begin INFORMATION SUPPLIED

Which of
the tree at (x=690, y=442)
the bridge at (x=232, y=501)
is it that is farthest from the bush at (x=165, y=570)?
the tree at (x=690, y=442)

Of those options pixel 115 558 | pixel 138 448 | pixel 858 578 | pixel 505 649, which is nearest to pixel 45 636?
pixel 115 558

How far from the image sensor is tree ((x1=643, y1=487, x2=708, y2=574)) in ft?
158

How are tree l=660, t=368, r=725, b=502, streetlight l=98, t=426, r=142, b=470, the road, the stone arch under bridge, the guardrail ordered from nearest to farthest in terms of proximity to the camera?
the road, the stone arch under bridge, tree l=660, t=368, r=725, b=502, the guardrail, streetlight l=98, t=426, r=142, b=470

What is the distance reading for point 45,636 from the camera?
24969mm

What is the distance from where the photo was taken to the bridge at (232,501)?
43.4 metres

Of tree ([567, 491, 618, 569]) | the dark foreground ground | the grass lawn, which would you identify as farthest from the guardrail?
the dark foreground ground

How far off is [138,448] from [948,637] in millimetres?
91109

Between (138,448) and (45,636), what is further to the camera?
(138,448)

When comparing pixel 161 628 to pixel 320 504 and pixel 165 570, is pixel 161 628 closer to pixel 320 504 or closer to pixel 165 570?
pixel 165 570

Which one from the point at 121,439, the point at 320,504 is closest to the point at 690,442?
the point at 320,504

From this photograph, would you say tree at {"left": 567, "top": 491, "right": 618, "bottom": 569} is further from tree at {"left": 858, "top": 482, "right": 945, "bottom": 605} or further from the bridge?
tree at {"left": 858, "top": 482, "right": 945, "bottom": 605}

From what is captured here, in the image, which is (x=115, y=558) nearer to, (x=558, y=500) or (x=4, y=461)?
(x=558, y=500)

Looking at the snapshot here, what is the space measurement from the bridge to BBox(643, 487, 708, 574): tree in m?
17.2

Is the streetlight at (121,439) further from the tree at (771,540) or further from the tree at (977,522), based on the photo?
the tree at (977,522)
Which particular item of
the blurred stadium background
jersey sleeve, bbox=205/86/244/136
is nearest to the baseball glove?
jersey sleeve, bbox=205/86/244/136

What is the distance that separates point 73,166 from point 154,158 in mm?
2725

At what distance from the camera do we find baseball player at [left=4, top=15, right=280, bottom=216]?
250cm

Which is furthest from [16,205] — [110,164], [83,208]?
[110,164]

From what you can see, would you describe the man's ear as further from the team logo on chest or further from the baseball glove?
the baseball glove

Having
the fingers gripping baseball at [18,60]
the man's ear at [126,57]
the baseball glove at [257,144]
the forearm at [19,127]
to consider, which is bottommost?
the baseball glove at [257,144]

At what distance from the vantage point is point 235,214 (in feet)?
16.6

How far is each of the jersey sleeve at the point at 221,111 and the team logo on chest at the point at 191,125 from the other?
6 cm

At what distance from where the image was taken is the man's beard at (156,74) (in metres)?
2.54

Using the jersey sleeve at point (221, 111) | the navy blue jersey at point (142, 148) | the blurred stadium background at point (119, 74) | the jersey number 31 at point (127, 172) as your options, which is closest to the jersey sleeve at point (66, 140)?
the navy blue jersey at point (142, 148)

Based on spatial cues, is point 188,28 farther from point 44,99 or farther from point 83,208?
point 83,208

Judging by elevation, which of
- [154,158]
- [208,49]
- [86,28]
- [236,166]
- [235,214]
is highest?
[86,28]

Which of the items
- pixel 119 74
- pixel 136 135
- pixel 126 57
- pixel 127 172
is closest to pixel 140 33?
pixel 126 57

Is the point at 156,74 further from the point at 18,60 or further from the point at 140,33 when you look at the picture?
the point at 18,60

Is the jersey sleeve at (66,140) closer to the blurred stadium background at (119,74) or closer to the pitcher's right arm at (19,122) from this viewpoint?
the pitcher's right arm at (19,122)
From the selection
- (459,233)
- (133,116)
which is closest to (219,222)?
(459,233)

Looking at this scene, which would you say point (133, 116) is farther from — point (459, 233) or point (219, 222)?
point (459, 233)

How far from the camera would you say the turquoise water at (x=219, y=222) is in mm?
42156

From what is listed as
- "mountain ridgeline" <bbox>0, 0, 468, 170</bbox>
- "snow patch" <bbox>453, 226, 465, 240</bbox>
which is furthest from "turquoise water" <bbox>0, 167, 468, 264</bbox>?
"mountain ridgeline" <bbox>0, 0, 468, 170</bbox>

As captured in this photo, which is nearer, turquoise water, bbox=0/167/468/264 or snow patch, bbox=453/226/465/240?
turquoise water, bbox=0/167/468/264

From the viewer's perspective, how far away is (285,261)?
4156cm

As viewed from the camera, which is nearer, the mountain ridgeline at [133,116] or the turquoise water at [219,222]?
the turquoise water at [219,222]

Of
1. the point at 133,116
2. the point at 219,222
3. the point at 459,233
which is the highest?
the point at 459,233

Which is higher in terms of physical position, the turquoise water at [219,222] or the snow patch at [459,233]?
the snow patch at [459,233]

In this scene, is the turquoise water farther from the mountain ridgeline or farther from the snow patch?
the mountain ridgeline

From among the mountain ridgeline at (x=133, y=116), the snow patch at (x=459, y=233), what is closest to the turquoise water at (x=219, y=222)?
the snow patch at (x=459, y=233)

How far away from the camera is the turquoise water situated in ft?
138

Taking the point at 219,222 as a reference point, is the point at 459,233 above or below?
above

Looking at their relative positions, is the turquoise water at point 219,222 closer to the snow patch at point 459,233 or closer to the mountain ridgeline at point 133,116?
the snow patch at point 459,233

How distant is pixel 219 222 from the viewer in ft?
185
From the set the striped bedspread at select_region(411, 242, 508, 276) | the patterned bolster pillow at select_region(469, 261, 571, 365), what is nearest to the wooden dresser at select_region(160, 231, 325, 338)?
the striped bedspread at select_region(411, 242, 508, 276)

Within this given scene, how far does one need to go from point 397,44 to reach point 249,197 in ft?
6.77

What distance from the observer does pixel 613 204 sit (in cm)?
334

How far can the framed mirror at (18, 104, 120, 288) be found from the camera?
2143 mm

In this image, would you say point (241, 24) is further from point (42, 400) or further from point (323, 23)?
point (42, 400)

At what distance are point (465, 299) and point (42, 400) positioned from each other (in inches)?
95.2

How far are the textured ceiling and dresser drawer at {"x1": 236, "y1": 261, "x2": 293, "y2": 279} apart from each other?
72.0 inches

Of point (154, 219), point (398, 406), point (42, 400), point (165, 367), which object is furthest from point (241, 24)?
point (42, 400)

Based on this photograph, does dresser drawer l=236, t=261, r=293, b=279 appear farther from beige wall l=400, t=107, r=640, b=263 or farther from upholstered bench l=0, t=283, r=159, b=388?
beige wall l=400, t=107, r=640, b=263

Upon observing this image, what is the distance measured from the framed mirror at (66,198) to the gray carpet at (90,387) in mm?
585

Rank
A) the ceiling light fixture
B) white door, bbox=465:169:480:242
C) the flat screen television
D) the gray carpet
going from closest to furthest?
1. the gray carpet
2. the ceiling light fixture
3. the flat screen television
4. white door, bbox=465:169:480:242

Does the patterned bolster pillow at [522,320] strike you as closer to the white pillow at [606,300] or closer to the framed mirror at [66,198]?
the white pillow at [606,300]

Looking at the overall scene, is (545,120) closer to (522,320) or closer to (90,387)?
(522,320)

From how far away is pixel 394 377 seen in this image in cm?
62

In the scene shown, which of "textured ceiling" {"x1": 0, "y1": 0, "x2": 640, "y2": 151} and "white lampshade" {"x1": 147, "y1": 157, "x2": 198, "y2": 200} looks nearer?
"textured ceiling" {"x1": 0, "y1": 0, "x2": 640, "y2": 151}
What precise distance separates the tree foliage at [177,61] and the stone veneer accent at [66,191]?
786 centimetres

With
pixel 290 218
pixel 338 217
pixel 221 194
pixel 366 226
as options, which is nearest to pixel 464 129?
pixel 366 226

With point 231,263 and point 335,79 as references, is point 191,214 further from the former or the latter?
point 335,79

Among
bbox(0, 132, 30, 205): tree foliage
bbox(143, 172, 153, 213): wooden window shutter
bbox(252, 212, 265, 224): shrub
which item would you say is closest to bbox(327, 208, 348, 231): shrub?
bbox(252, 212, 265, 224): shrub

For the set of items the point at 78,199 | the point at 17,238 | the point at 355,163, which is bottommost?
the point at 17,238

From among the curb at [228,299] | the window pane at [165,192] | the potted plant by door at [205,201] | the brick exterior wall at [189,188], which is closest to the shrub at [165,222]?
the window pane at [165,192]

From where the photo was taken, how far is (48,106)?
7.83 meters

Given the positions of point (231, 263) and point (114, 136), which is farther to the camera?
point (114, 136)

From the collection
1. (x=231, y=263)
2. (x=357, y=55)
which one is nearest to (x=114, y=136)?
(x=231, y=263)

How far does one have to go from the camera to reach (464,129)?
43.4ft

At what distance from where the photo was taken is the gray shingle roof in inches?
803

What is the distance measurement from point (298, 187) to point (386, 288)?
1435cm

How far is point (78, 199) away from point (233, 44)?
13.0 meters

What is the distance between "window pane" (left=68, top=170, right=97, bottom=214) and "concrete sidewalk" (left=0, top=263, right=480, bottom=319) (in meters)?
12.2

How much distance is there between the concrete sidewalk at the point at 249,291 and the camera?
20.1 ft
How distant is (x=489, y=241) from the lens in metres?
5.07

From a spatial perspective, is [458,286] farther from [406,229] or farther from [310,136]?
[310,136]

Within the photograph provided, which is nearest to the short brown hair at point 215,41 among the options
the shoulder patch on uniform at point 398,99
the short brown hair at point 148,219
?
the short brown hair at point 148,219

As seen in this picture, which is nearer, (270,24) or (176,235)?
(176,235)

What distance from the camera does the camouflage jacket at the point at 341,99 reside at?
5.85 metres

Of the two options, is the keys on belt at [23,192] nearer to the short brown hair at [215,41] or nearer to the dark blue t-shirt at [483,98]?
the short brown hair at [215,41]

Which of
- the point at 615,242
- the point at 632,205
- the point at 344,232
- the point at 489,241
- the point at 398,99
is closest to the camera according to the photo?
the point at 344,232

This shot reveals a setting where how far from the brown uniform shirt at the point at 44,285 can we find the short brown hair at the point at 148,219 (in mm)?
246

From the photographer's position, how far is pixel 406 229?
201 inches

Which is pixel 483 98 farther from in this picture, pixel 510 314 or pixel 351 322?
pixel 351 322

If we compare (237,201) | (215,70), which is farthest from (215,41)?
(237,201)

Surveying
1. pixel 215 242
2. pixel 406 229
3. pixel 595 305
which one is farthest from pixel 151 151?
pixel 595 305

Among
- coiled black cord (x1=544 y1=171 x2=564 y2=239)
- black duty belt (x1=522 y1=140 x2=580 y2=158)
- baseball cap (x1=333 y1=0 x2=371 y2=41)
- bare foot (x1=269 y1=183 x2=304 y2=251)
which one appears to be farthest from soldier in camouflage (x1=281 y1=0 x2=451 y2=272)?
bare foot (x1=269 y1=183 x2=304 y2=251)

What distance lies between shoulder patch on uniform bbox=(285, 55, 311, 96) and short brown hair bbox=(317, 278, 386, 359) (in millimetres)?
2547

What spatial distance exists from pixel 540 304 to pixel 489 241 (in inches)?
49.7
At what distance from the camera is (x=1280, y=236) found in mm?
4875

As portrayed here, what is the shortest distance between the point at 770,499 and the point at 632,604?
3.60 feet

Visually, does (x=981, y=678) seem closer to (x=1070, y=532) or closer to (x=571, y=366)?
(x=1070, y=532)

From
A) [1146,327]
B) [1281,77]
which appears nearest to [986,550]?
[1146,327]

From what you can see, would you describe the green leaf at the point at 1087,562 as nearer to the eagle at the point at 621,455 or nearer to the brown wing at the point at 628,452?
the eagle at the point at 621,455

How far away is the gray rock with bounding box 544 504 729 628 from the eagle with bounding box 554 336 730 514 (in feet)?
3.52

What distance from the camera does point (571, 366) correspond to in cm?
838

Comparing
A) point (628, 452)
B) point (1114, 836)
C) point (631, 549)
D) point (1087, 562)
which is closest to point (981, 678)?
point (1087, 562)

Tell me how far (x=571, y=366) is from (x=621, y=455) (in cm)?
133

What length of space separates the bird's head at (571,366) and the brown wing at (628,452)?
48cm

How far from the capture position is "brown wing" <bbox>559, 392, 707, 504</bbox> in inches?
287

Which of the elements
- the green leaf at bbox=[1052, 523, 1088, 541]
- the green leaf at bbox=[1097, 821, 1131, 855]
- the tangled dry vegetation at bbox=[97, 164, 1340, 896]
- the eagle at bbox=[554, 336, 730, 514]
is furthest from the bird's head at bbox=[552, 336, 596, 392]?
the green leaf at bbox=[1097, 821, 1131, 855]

end INFORMATION SUPPLIED

• TASK STATEMENT: Quote exactly the line containing "From what you can see, would you describe the green" and every later line through the end of the listing, and no other lines.

• FINISHED TASK:
From what you can see, would you describe the green leaf at the point at 1087,562 as nearer to the eagle at the point at 621,455 or nearer to the brown wing at the point at 628,452?
the eagle at the point at 621,455

How far away is the gray rock with bounding box 544 504 729 628 from the eagle with bounding box 554 336 730 514 (in feet)?
3.52

What distance from the camera does point (571, 366) correspond to in cm?
838

Comparing
A) point (628, 452)
B) point (1114, 836)
C) point (631, 549)
D) point (1087, 562)
which is closest to point (981, 678)?
point (1087, 562)

Tell me how far (x=571, y=366) is from (x=621, y=455) (in cm)?
133

What length of space separates the bird's head at (571,366) and the brown wing at (628,452)?
48cm

How far from the capture position is "brown wing" <bbox>559, 392, 707, 504</bbox> in inches?
287

Which of the elements
- the green leaf at bbox=[1052, 523, 1088, 541]
- the green leaf at bbox=[1097, 821, 1131, 855]
- the tangled dry vegetation at bbox=[97, 164, 1340, 896]
- the eagle at bbox=[554, 336, 730, 514]
is furthest from the bird's head at bbox=[552, 336, 596, 392]?
the green leaf at bbox=[1097, 821, 1131, 855]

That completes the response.